Here’s another. This is an RPO off of a zone run. The backside backer is left for the quarterback to read while the line zone-blocks to the right. Banner’s job is to turn out the edge defender and keep him from pursuing the run:
This is a pretty simple block that involves a backside technique called slam-hinge. Banner should step hard (slam) to his inside gap in case the edge defender tries to pinch across his face. If the edge remains on an outside track, Banner should open back on him (hinge) and run him up the field. The main thing he cannot let happen here is for the edge to beat him across his face, where he can take away the cut for the back.
Watch what happens:
The footwork and technique here are all wrong. Rather than slam-hinge, Banner lunges at the edge. This puts him off-balance with too much weight forward, and the defender easily wins inside. The edge doesn’t effect the play but that’s not the point. These mistakes may not seem egregious but they underscore an important flaw in Banner’s game. Too often we see him struggling with his footwork and with operating in space. As a full-time tackle, defenses will exploit this, forcing the Steelers to compromise something in their scheme to compensate.
Unfortunately, there’s not much to draw upon in terms of Banner as a pass protector. There is as much film of him running routes as a receiver in the Arizona game as there is of him pass blocking. Want to see a 340 pound man run a crossing route? Here you go:
How about a delayed bench route?
Amusing as this is, Banner is not vying to be a gimmick. To win the starting tackle job, he’s going to have to demonstrate he can protect Ben Roethlisberger. Can he? The body of work is so limited that it’s hard to say for sure.

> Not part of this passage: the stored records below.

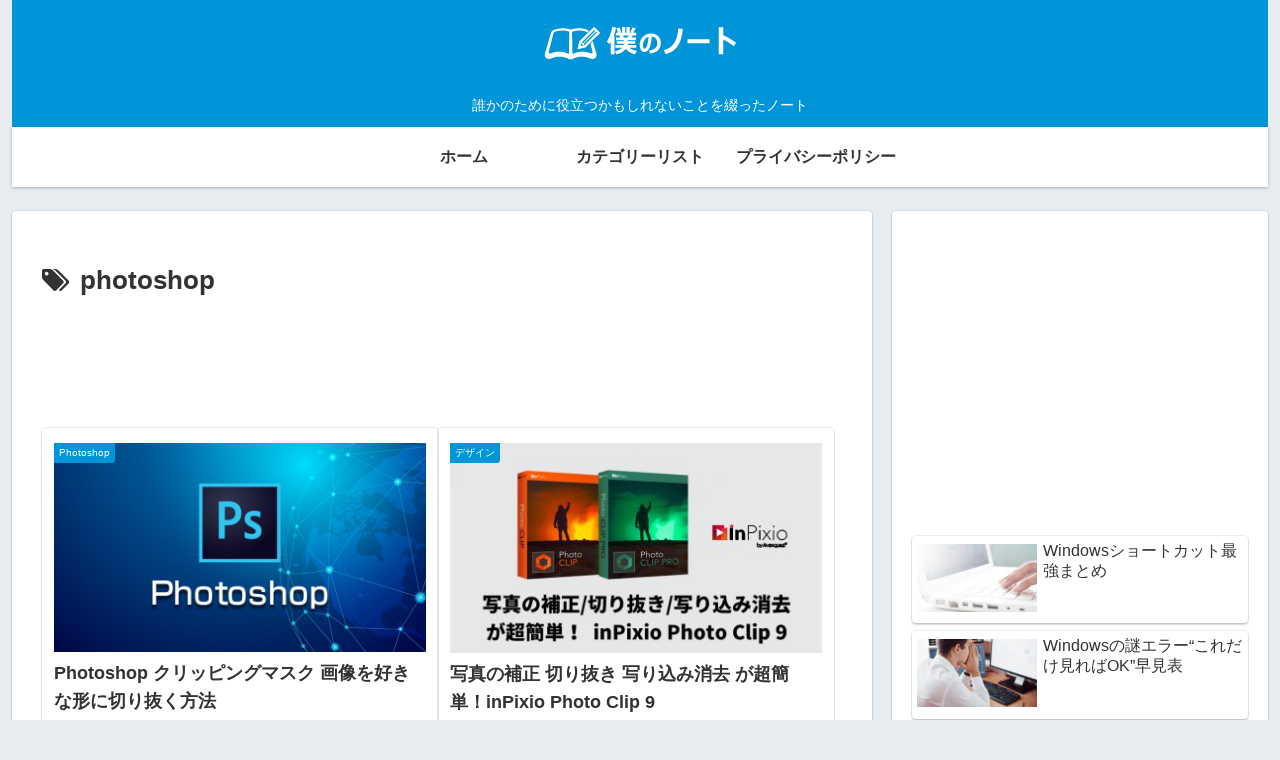

--- FILE ---
content_type: text/html; charset=utf-8
request_url: https://www.google.com/recaptcha/api2/aframe
body_size: 268
content:
<!DOCTYPE HTML><html><head><meta http-equiv="content-type" content="text/html; charset=UTF-8"></head><body><script nonce="NnrOeHI_JFQXopm33kRD2A">/** Anti-fraud and anti-abuse applications only. See google.com/recaptcha */ try{var clients={'sodar':'https://pagead2.googlesyndication.com/pagead/sodar?'};window.addEventListener("message",function(a){try{if(a.source===window.parent){var b=JSON.parse(a.data);var c=clients[b['id']];if(c){var d=document.createElement('img');d.src=c+b['params']+'&rc='+(localStorage.getItem("rc::a")?sessionStorage.getItem("rc::b"):"");window.document.body.appendChild(d);sessionStorage.setItem("rc::e",parseInt(sessionStorage.getItem("rc::e")||0)+1);localStorage.setItem("rc::h",'1769389116315');}}}catch(b){}});window.parent.postMessage("_grecaptcha_ready", "*");}catch(b){}</script></body></html>

--- FILE ---
content_type: application/javascript; charset=utf-8;
request_url: https://dalc.valuecommerce.com/app3?p=886171643&_s=https%3A%2F%2Fboku-note.work%2Ftag%2Fphotoshop%2F&vf=iVBORw0KGgoAAAANSUhEUgAAAAMAAAADCAYAAABWKLW%2FAAAAMElEQVQYV2NkFGP4n5Gwh%2BFilzsDY3Er83%2BRkOsMzRvVGRhzubr%2Bzzznx9CtocEAAAd3DWSJC7F7AAAAAElFTkSuQmCC
body_size: 706
content:
vc_linkswitch_callback({"t":"6976bc3b","r":"aXa8OwABL8QDh9naCooERAqKCJToUQ","ub":"aXa8OgADc4UDh9naCooBbQqKBtjYkQ%3D%3D","vcid":"AOQfnrFpwhHbvaCSrQr9klaLxkNhRIf4oZyMakhHr8_I9IVH02XfMw","vcpub":"0.077764","shopping.geocities.jp":{"a":"2695956","m":"2201292","g":"745bf8fa8a"},"l":4,"shopping.yahoo.co.jp":{"a":"2695956","m":"2201292","g":"745bf8fa8a"},"p":886171643,"paypaymall.yahoo.co.jp":{"a":"2695956","m":"2201292","g":"745bf8fa8a"},"s":3489490,"approach.yahoo.co.jp":{"a":"2695956","m":"2201292","g":"745bf8fa8a"},"paypaystep.yahoo.co.jp":{"a":"2695956","m":"2201292","g":"745bf8fa8a"},"mini-shopping.yahoo.co.jp":{"a":"2695956","m":"2201292","g":"745bf8fa8a"}})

Banner did fine on the three snaps on which he was tasked with pass protection against the Cardinals. This is his best rep, against pass-rushing ace Chandler Jones (55). Banner has a tough block here because Jones is aligned outside the tight end, providing him an extra gap to operate. Banner needs to kick hard out of his stance, get depth and use his length to keep Jones from turning the corner on him:
Banner does all of these things. He could do a better job of staying square to prevent a club and rip move across his face, but for a single rep this is encouraging. Banner drops with urgency, makes good contact and moves his feet to ride Jones past the quarterback. If Banner can execute in pass protection against Jones, who finished 2019 with 19 sacks, he can do so against anyone.
The question is, can he do it consistently over the course of a sixty-minute game? Banner got one rep in protection against Jones and he passed the test. What happens when he has to take thirty such reps? When Jones has a week to study film on him and set up counter moves? What happens in the 4th quarter when the Steelers need to pass to take the lead and Banner is tired? These are the unknowns that make the prospect of starting Banner feel risky.
Will Banner win the starting tackle job?
Honestly, I hope so. I love the idea of a big, aggressive tackle lined up next to DeCastro. Geoffrey Benedict mentioned last week that a DeCastro/Banner duo could resemble the Alan Faneca/Marvel Smith pairing that was so effective in the early 2000s. There’s no question the Steelers would be more physical up front with Banner in the lineup.
On the other hand, they cannot start a tackle who is a one-trick pony. Banner will need to work hard on his footwork and his conditioning to become a more complete player. He will have to perfect his technique against smaller, quicker defenders who want to beat him with speed and against bigger, stronger linemen who play low in the trenches. He will have to earn Ben Roethlisberger’s trust, too, so that Big Ben feels confident in Banner’s ability to keep him clean.
If Banner can do these things, he is my preferred candidate to win the tackle job. It will take determination and hard work to do so. For a guy who once dropped 80 pounds, I wouldn’t count him out.